Les socialistes belges durent se contenter de ce demi-succès, dont ils tiraient gloire ; mais ils n’étaient pas maîtres de la situation. Les libéraux, la petite bourgeoisie, le roi lui-même, désiraient la fin du régime censitaire. Nombre de patrons avaient été les premiers à conseiller le chômage aux ouvriers[1].

Cependant, grâce à la nouvelle loi électorale, les socialistes avaient pénétré à la Chambre. En 1898, une simple menace de renouveler la grève générale suffit à renverser le ministère Vandenpeereboom, qui avait tenté de remanier la loi électorale, dans un sens jugé plus avantageux aux intérêts conservateurs. Il s’agissait au contraire pour les socialistes de substituer au vote plural le suffrage pur et simple.

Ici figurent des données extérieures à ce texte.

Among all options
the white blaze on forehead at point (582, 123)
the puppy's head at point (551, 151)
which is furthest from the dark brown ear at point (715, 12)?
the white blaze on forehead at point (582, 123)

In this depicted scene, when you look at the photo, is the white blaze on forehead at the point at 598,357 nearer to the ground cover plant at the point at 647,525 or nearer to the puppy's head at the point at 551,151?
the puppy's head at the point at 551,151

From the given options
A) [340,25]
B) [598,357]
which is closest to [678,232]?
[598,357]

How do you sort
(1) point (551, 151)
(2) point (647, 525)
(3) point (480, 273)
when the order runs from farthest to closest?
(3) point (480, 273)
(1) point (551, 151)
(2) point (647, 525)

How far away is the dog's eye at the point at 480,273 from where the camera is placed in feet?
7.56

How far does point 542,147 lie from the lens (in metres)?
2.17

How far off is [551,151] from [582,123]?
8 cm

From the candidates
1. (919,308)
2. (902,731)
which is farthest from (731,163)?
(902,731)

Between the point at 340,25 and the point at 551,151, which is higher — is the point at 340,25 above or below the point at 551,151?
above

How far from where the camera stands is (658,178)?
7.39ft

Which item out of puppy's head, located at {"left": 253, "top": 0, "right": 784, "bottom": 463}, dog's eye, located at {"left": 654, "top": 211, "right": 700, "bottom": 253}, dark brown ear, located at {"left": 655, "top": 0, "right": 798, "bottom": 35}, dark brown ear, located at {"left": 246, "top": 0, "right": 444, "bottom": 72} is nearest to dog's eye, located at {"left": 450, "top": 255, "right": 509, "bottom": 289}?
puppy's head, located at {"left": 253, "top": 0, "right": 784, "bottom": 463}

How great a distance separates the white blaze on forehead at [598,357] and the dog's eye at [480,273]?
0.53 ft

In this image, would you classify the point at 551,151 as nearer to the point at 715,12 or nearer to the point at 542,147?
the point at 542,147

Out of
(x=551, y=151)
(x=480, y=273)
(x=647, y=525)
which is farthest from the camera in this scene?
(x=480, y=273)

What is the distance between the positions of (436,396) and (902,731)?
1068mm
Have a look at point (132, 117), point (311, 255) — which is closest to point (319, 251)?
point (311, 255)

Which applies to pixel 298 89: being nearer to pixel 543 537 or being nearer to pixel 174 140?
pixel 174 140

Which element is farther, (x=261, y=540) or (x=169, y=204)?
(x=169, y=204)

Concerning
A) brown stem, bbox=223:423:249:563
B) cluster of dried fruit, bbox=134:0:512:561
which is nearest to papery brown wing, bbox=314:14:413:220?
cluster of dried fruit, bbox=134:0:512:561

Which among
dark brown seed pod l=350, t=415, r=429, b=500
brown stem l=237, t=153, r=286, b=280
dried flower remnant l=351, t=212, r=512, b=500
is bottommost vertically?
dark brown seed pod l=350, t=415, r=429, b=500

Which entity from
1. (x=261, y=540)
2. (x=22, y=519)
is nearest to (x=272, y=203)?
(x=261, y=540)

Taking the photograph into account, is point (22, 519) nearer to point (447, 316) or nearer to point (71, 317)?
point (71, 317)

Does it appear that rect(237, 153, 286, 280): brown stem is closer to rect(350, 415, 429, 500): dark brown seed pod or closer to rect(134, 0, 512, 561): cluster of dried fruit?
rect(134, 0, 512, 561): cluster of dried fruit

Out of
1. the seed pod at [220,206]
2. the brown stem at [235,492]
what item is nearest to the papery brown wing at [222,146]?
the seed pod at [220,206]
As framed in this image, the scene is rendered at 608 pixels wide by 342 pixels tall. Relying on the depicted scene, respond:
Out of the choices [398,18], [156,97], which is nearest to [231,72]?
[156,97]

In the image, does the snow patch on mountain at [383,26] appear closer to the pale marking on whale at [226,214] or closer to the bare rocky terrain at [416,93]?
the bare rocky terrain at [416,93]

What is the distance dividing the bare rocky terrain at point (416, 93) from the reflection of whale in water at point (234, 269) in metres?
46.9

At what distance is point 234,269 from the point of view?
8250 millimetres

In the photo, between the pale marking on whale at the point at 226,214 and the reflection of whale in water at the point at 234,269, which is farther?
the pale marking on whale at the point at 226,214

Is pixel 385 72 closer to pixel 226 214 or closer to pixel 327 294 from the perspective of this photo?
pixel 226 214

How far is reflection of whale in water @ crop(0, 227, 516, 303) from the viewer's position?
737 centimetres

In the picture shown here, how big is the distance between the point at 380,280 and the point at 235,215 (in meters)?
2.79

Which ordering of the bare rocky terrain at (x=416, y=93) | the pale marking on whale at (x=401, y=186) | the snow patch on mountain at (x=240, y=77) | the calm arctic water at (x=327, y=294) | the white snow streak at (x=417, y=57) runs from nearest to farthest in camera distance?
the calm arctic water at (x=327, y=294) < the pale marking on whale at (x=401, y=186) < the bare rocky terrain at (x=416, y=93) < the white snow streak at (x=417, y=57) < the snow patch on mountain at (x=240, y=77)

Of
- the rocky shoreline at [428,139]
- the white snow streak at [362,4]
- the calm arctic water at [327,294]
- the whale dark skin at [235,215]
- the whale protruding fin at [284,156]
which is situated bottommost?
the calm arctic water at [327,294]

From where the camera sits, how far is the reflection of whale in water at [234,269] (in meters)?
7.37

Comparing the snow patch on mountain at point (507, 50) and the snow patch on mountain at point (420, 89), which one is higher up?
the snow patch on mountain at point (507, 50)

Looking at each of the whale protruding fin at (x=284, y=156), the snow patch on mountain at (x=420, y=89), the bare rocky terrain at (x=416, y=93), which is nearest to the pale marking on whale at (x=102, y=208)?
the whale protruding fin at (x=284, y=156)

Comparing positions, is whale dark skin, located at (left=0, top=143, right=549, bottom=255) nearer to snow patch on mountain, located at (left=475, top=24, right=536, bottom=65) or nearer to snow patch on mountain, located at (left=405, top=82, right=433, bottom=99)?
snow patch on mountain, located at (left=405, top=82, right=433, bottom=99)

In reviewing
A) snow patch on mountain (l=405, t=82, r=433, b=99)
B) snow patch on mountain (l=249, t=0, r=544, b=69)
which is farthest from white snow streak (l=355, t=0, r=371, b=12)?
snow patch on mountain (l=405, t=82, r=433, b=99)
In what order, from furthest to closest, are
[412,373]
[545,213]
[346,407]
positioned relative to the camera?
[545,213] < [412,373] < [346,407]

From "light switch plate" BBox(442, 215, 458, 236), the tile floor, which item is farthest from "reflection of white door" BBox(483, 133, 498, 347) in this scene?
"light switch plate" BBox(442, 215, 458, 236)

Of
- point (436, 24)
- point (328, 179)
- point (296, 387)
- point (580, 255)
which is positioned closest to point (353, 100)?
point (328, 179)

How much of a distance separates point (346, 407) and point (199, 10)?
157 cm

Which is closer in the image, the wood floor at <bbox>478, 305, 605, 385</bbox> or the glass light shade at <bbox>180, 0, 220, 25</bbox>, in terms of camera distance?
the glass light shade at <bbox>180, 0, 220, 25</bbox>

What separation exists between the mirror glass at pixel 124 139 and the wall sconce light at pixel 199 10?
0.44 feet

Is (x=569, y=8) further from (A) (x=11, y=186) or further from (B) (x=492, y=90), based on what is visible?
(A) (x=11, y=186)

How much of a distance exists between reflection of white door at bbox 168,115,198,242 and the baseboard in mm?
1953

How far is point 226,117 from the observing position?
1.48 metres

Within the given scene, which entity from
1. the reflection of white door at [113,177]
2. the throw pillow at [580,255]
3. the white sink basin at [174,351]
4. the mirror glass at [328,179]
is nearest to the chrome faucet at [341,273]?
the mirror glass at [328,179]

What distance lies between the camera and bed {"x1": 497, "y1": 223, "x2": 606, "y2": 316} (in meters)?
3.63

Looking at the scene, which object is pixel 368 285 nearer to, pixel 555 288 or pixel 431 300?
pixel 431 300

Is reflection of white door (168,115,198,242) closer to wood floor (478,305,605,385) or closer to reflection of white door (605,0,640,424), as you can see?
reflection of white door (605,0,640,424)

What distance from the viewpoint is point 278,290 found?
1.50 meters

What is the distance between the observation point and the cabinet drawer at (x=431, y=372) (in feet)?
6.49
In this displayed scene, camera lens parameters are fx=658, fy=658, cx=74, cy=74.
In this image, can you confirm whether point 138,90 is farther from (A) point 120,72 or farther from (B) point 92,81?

En avril 1902, ils jugèrent le moment propice et tentèrent de renouveler la tactique de 1893. Le mouvement commençait par une émeute suscitée à Shaerbeck, faubourg de Bruxelles, par les jeunes gardes socialistes, spécialement chargés de la propagande antimilitariste. Le mercredi 14 avril, la grève générale était déclarée. Trois cent cinquante mille ouvriers répondirent’ à l’appel, avec ce programme : « Un homme, un vote. » Loin de se laisser effrayer, la Chambre écarta la révision par 82 voix contre 64. Les socialistes décrétèrent la continuation de la grève

  1. Encouragés par l’exemple des Belges, les socialistes autrichiens, secondés par les radicaux et les jeunes Tchèques, songèrent à déclarer en octobre 1893 une grève générale, en vue de faire aboutir le projet du comte Taaffe, favorable, quoique conservateur, au suffrage universel. Mais le comte Taaffe fut remplacé par un ministère de coalition. Le doctrinarisme des chefs et l’opposition des partis bourgeois empêchèrent de proclamer la grève.